■ Page excerpt
For all three error models, process fidelity increases with d, at least initially. Thus, quantum information is preserved over longer times. The logical qubit’s lifetime appears to increase with its dimensionality (d). It is still unclear whether this is due to dimensionality or separation between the levels of the logical qudit. We observe non-monotonic behavior in Fig. 1a. The fidelity initially drops because the errors move the “weights" away from the most polarized levels to intermediate levels. After several steps, all levels possess nonzero “weights," and some weights begin to flow back to the most polarized levels at a higher rate, resulting in higher fidelity. Mathematically, the time evolution of the population of any given sublevel is dictated by a set of coupled ODEs (one for each sublevel and coupling to its neighboring levels), and such coupled ODEs generally lead to non-exponential decays.

To investigate this, we fix the value \(d=6\) as well as the state \(\mid 0_\textrm{L} \rangle = \mid 0\rangle \) but vary the distance between two logical states by increasing \(\mid 1_\textrm{L} \rangle \). In Fig. 2, we show the \(\mid 1_\textrm{L} \rangle \)-dependence of the process fidelity for the Z-, \(X'\)- and \(X'+Z\)-type error models.

Fig. 2

Process fidelity for a the Z-type error model, b the \(X'\)-type error model, and c the \(X'+Z\)-type error model. We have varied \(\mid 1_\textrm{L} \rangle \) from \(\mid 1 \rangle \) to \(\mid 5 \rangle \), while \(\mid 0_\textrm{L} \rangle \) is fixed to \(\mid 0 \rangle \). The initial state is the maximally entangled state

The observed trends are similar to those of Fig. 1. We therefore conclude that the distance between \(\mid 0_\textrm{L} \rangle \) and \(\mid 1_\textrm{L} \rangle \) is the key factor, not the dimensionality of the qudit itself (although dimensionality d needs to be high). Figure 3 shows that the lifetime enhancement holds regardless of whether d is fixed and the logical qubit \(\mid 1_L \rangle \) is increased, or if d is varied along with \(\mid 1_L \rangle \).

Fig. 3

Process fidelity for the \(X'\)-type error model. We have varied the number of levels from \(d=2\) to \(d=6\). We have varied \(\mid 1_\textrm{L} \rangle \) from \(\mid 1 \rangle \) to \(\mid 5 \rangle \), while \(\mid 0_\textrm{L} \rangle \) is fixed to \(\mid 0 \rangle \)

■ Supplied material
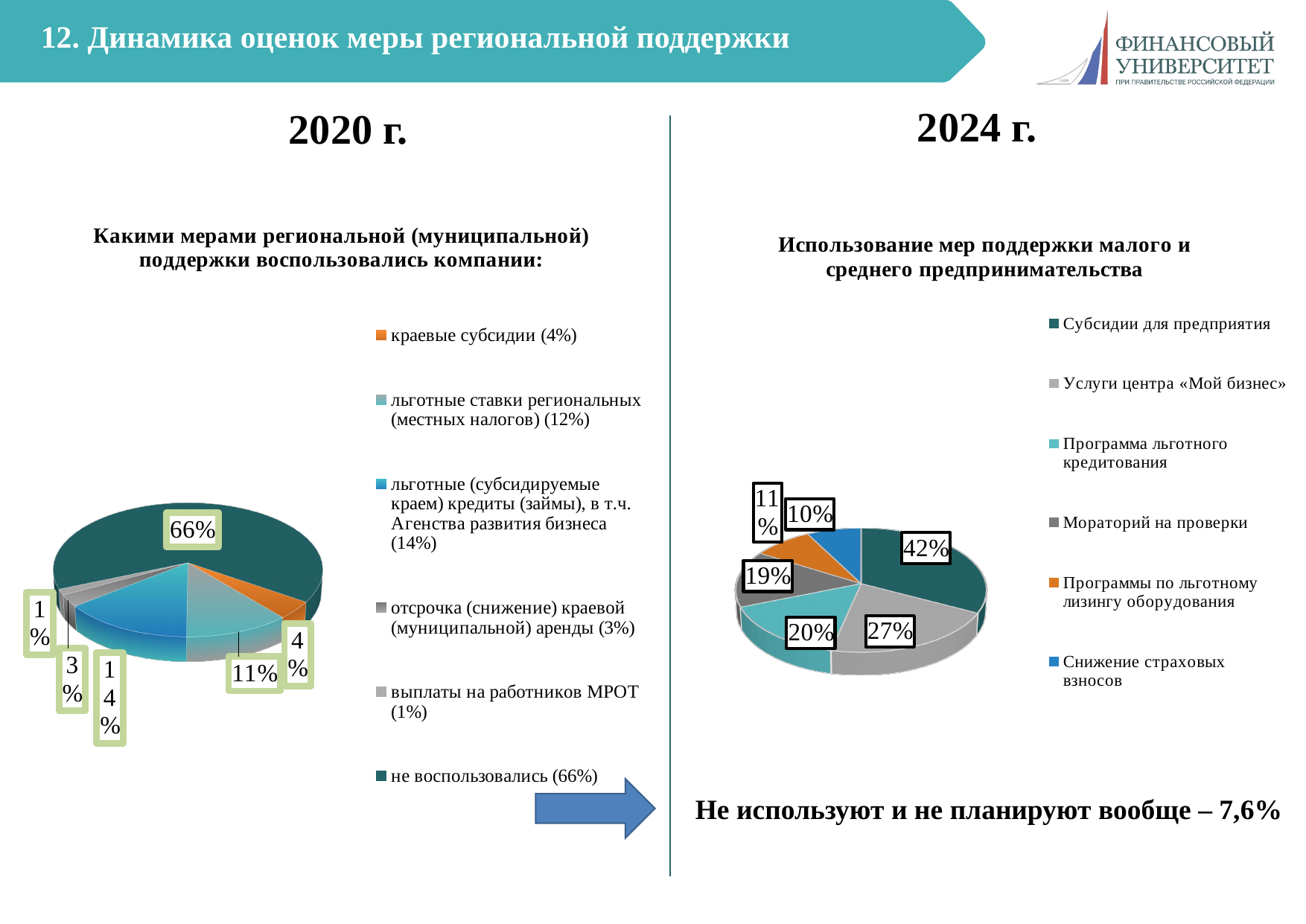
In the 2024 pie chart, what is the value for Субсидии для предприятия? 42% In the 2024 pie chart, what is the difference between Субсидии для предприятия and Программа льготного кредитования? 22% In the 2024 pie chart, which is larger: Мораторий на проверки or Снижение страховых взносов? Мораторий на проверки In the 2024 pie chart, which category has the largest share? Субсидии для предприятия In the 2020 pie chart, what share of companies did not use any regional support measures (не воспользовались)? 66% How many categories does the legend of the 2024 pie chart list? 6 How many categories does the legend of the 2020 pie chart list? 6 In the 2020 pie chart, what is the value for краевые субсидии? 4% What type of chart is used on the left side of the slide for 2020? pie chart In the 2020 pie chart, what is the value for льготные (субсидируемые краем) кредиты (займы)? 14% In the 2020 pie chart, which category has the smallest share? выплаты на работников МРОТ In the 2024 pie chart, what is the value for Услуги центра «Мой бизнес»? 27%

■ Activities
• A. Write out the part of the excerpt on logical qudit fidelity that opens with the words containing "Process fidelity for a" and closes with "1_L \rangle \).".
• B. In the excerpt on logical qudit fidelity, what value is d fixed at while the distance between the two logical states is varied?
• C. Can you carry the excerpt on logical qudit fidelity forward from its final sentence?

■ Answers by task
• A.
Process fidelity for a the Z-type error model, b the \(X'\)-type error model, and c the \(X'+Z\)-type error model. We have varied \(\mid 1_\textrm{L} \rangle \) from \(\mid 1 \rangle \) to \(\mid 5 \rangle \), while \(\mid 0_\textrm{L} \rangle \) is fixed to \(\mid 0 \rangle \). The initial state is the maximally entangled state

The observed trends are similar to those of Fig. 1. We therefore conclude that the distance between \(\mid 0_\textrm{L} \rangle \) and \(\mid 1_\textrm{L} \rangle \) is the key factor, not the dimensionality of the qudit itself (although dimensionality d needs to be high). Figure 3 shows that the lifetime enhancement holds regardless of whether d is fixed and the logical qubit \(\mid 1_L \rangle \) is increased, or if d is varied along with \(\mid 1_L \rangle \).

• B. d is fixed at 6.

• C.
In Fig. 4, we show process fidelity when we vary \(\mid 0_\textrm{L} \rangle \) and \(\mid 1_\textrm{L} \rangle \) simultaneously while keeping the distance fixed (set equal to 1).

Fig. 4

Process fidelity for a the Z-type error model, b the \(X'\)-type error model, and c the \(X'+Z\)-type error model. We have varied \(\mid 0_\textrm{L} \rangle \) and \(\mid 1_\textrm{L} \rangle \) simultaneously keeping the distance: \(\mid 1_\textrm{L} \rangle = \mid n+1 \rangle \) when \(\mid 0_\textrm{L} \rangle = \mid n \rangle \). The initial state is the maximally entangled state

All curves are nearly identical, meaning that the lifetime does not depend on the choice of sublevels. This result supports the view that lifetime depends primarily on distance between levels.

Thus, the process fidelity decays slower as the separation between logical levels is increased. Consider the experiment where d is increased and the logical qubit is encoded in the maximally polarized states. We fit the Kohlrausch (stretched exponential) function [67, 68]

$$\begin{aligned} f(t;b,\tau ,\alpha )&:=(1-b) e^{-(t/\tau )^\alpha }+b. \end{aligned}$$

(21)

for each d and obtain its parameters \(\alpha \), \(\tau \), and b. (A parameter estimation method was proposed in Ref. [69].) In Table 1, the values of b, \(\tau \), and \(\alpha \) obtained from the fit are shown.

Table 1 Estimated values of b, \(\tau \), and \(\alpha \) for each d

In Fig. 5a, the results shown in Table 1 are plotted and, in Fig. 5b, the raw values and the fitting curves are shown.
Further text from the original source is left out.